### Work to be completed:
Transcribe each line of the records below verbatim, preserving every character, coordinate, and line break.

(Collected data entries)
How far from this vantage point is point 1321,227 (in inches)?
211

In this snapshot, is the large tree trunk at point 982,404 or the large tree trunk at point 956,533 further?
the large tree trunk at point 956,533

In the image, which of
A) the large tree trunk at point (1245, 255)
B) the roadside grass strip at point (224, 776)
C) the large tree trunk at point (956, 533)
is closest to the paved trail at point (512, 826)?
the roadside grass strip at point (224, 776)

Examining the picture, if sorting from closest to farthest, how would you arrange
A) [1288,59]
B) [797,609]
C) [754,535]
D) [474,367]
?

### Task output:
How far from this vantage point is point 1321,227 (in inches)?
211

In this snapshot, is the large tree trunk at point 982,404 or the large tree trunk at point 956,533 further?
the large tree trunk at point 956,533

In the image, which of
A) the large tree trunk at point (1245, 255)
B) the roadside grass strip at point (224, 776)
C) the large tree trunk at point (956, 533)
is closest to the paved trail at point (512, 826)?
the roadside grass strip at point (224, 776)

Examining the picture, if sorting from closest to farthest, how would you arrange
A) [1288,59]
B) [797,609]
C) [754,535]
D) [474,367]
?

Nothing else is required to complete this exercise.